LUKS is fine if your PRNG is solid. On a virtual machine this is questionable. I wouldn't trust Virtualbox devs to properly return from a page fault let alone create CSPRNG. I have no idea what Tails is using for extra entropy, I'm sure they have looked into this I'll have to check it out. Aboriginal Linux is great for testing and development, since you can quickly deploy a bunch of platforms for testing reasons I'd never use it for a security build when life in prison for trafficking across borders is on the line.
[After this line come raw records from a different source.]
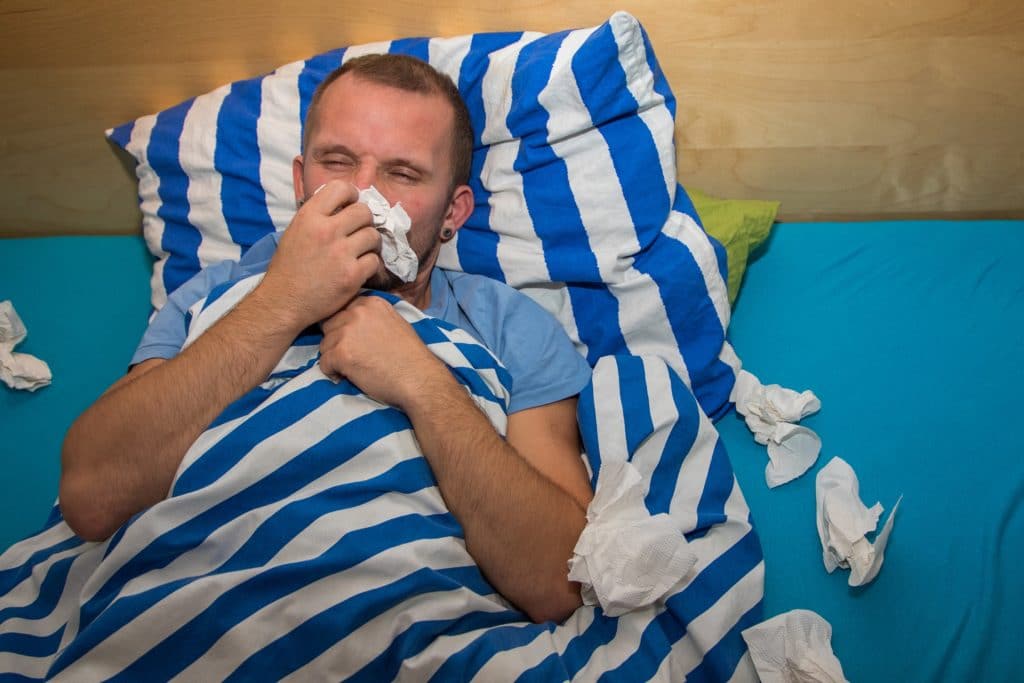 Mann liegt erkältet im Bett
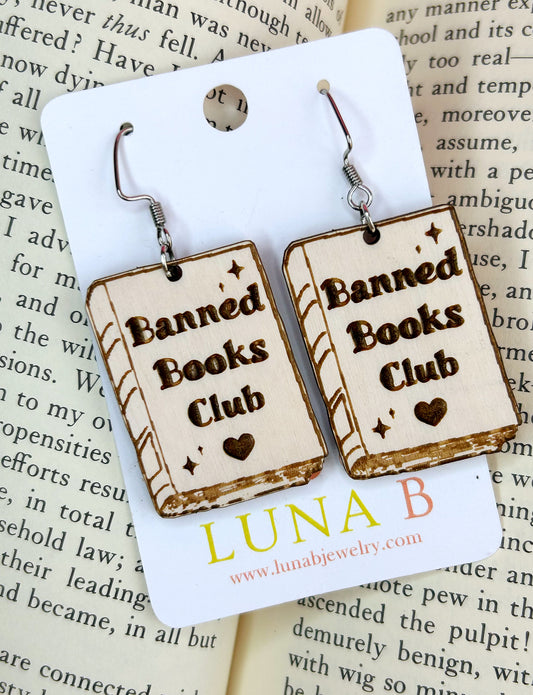 Banned Books Club earrings made from sustainable birch wood with bold laser-cut lettering, perfect for book lovers and free speech advocates.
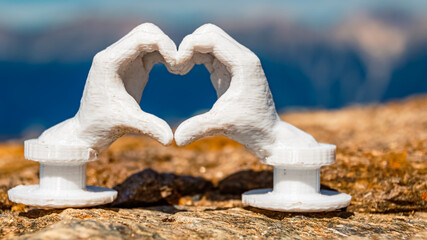 Heart hands gesture with a 3D printed sculpture - free model from thingiverse - at Mount Patscherkofel, Innsbruck, Tyrol, Austria - obrazy, fototapety, plakaty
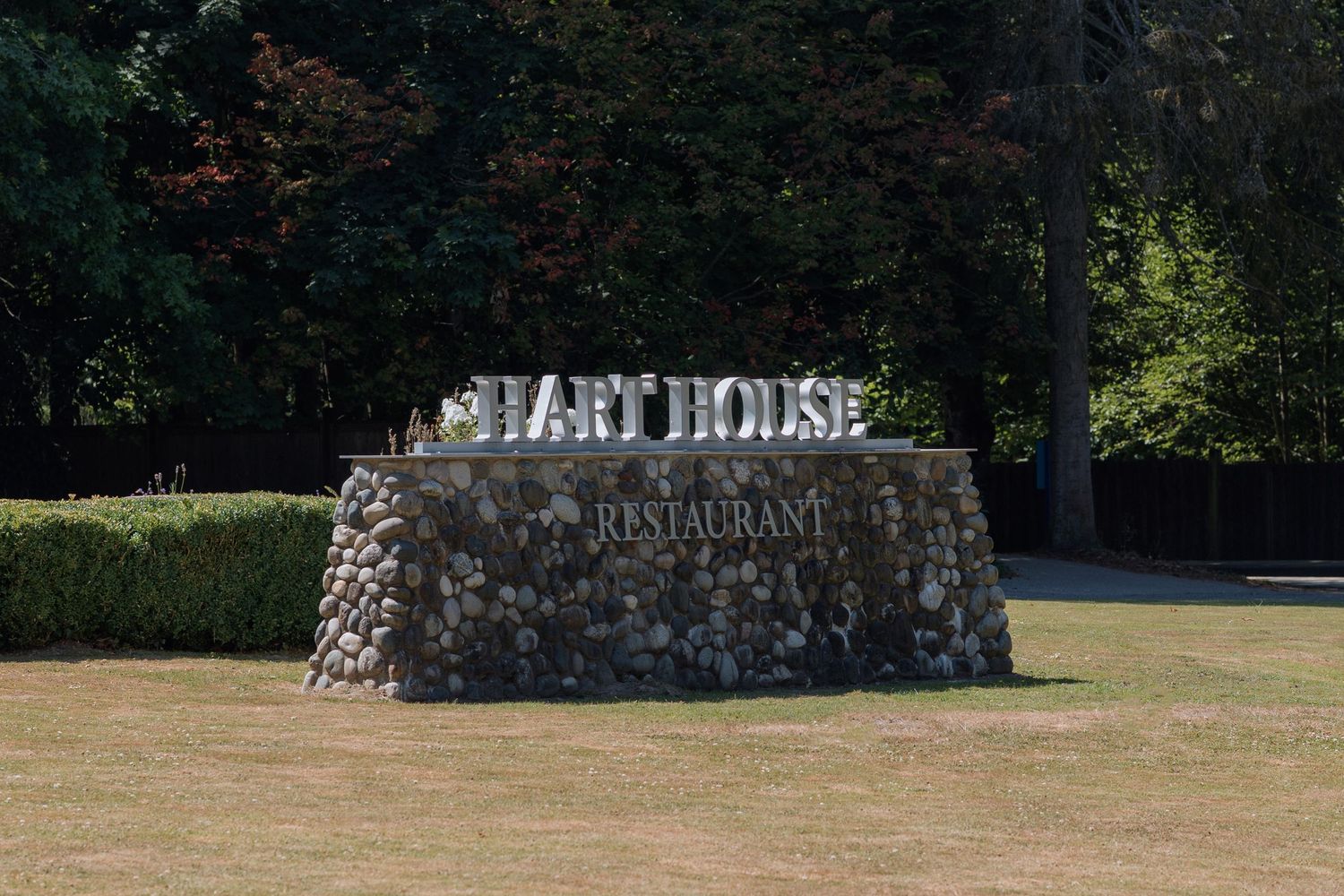 Stone entrance sign for Chart House Restaurant against natural landscape.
If you're interested in this, sign up for throwaway email somewhere and take the Matasano Crypto Challenges. It's how I figured out how to discover all my countermail passwords lying around in memory and feed it my own deterministic numbers masquerading as random numbers in a TLS 1.0 MITM attack.
Title: Re: Google just acquired a 512-qubit Quantum Computer. Is our encryption in danger?
Post by: kmfkewm on September 24, 2013, 02:21 am
In regards to my concern about Truecrypt using a 512 bit hash algorithm to gather entropy for keying a 256 bit symmetric algorithm, I have found out why it is not insecure for them to do this. The issue was that I had a misunderstanding of what it means for a hash algorithm to evenly distribute entropy of the input into the output.
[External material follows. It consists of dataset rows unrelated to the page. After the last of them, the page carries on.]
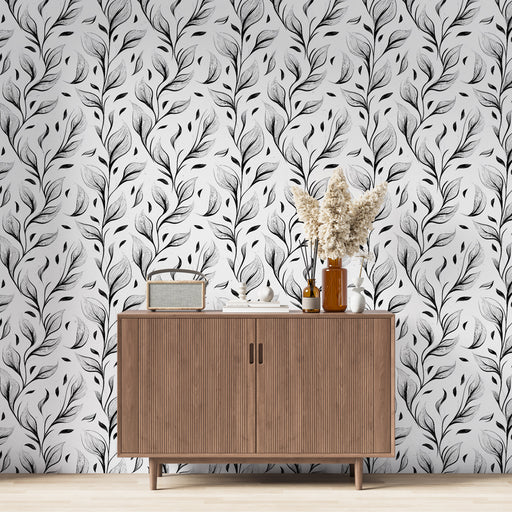 Une salle à manger moderne avec un papier peint noir et blanc aux motifs de feuilles délicates, créant une ambiance élégante et apaisante.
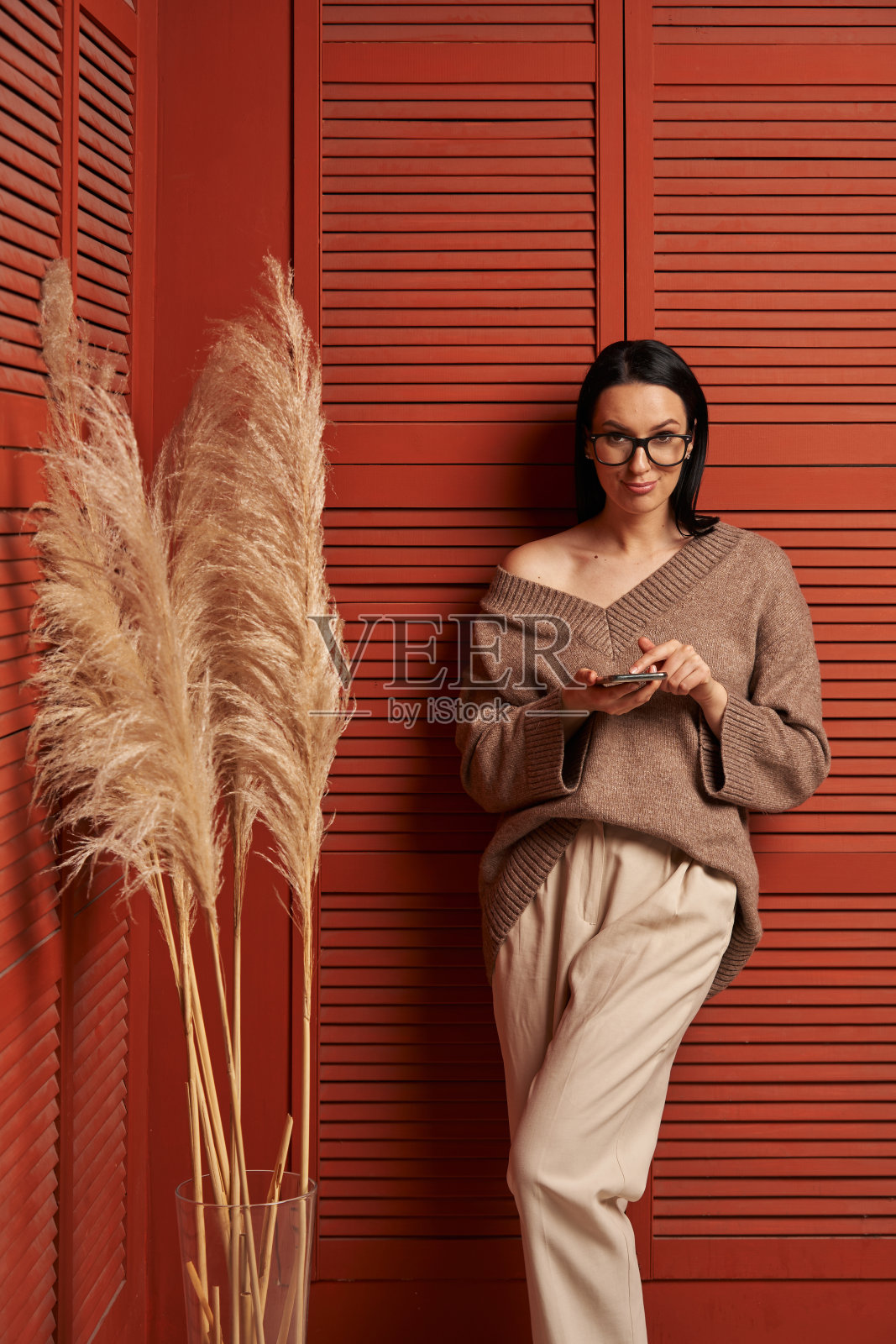 一位美丽的年轻女子,一头黑发,戴着眼镜,穿着舒适的衣服,在红色板条墙的背景下看着智能手机里的东西,旁边是花瓶里高高的潘pas草照片摄影图片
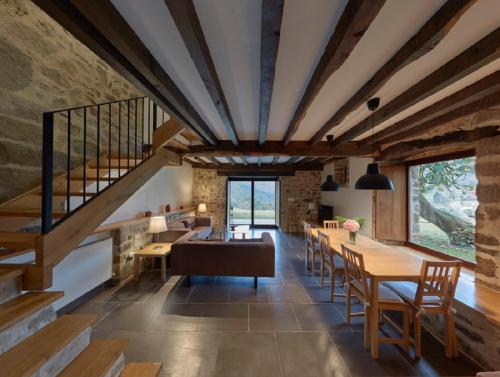 a living room with a staircase and tables and chairs at Casa de Aldea Casa de Rubio in Linares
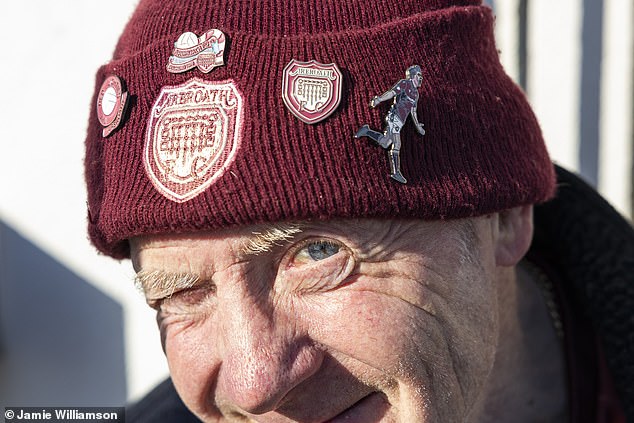 Arbroath fan Paddy Evans proudly displays the club's crest on his woollen hat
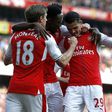 Arsenal players celebrate after scoring the opening goal of the English Premier League football match against Manchester United in London on May 7, 2017
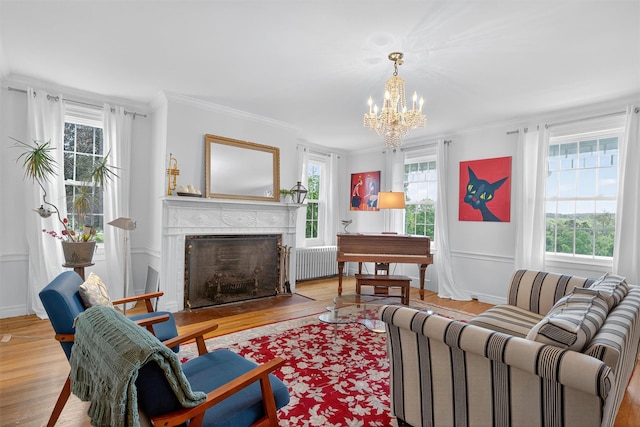 50 Maple Ave, Goshen, NY 10924 - living room featuring radiator heating unit, wood finished floors, plenty of natural light, and crown molding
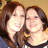 Two people with brown hair smiling closely together against a light background.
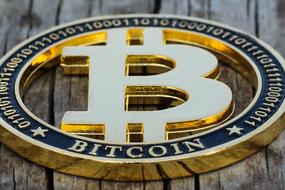 golden bitcoin on a wooden table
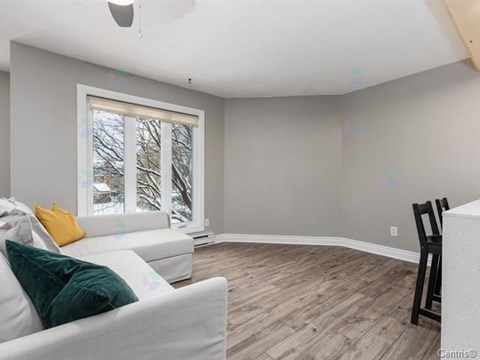 A living room with a white couch and a wooden floor.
My original fear was that since a hash function evenly distributes entropy of the input to the output, that feeding a 512 bit hash algorithm with 256 bits of entropy would produce an output of 512 bits each containing half a bit of entropy, meaning taking 256 bits of this output to key a 256 bit algorithm would result in the key having only 128 bits of entropy. This is not correct, and the problem was my understanding of the meaning of "evenly distribute entropy of the input into the output".

In reality, if you feed a 512 bit hashing algorithm 256 bits of entropy, each output bit will have 1 bit of entropy, up to 256 selected bits. This is not very intuitive to me, but it makes sense when you think of it as follows. Imagine there is an algorithm that takes a fair coin flip (producing a 1 or a 0 with equal probability) and outputs the input bit followed by the opposite of the input bit. Feeding this algorithm a 1 will then produce 10 and feeding it a 0 will produce 01. Now the entropy of the coin flip is 2^1 because the result can be either 0 or 1 with equal probability. The entropy of the second bit is also 2^1 then, because it can also be a 1 or a 0 with equal probability. So after feeding this algorithm 1 bit of entropy, the output contains two bits each with 1 bit of entropy, this is what is meant by evenly distributing the entropy of the input into the output. However, note that the output string itself also contains 1 bit of entropy, because it is either 10 or 01, so 2^1 possible states. So even though each individual bit of output has 2^1 entropy, the entire output string also has 2^1 entropy. This can hold true even if the algoritm repeats the pattern, feeding it a 1 produces then 10101010101010, and each individual bit in that pattern has one bit of entropy, but the entire string also has 1 bit of entropy because it is either 10101010101010 or 01010101010101, 2^1. So when you feed SHA512 256 bits of entropy, you can take the first 256 bits and they contain 256 bits of entropy, or you can take the second 256 bits and they contain 256 bits of entropy, even though the sum entropy of the 512 output bits contains 256 bits of entropy total. Any individual 256 bit selection from the 512 bits contains 256 bits of entropy, the even distribution of entropy doesn't mean that each of the 512 bits contains half a bit of entropy.

Just thought I would clear that up.
Title: Re: Google just acquired a 512-qubit Quantum Computer. Is our encryption in danger?
Post by: postrex on September 24, 2013, 04:10 am
The DWave Quantum machines are not a threat to encryption, at least not yet.  The special quantum algorithms the machine uses so far are not even faster then optimized conventional systems at tasks the quantum computer is specifically designed for.  The day when these machines can crack any RSA key in the blink of an eye might be coming, but it's almost certainly not here yet.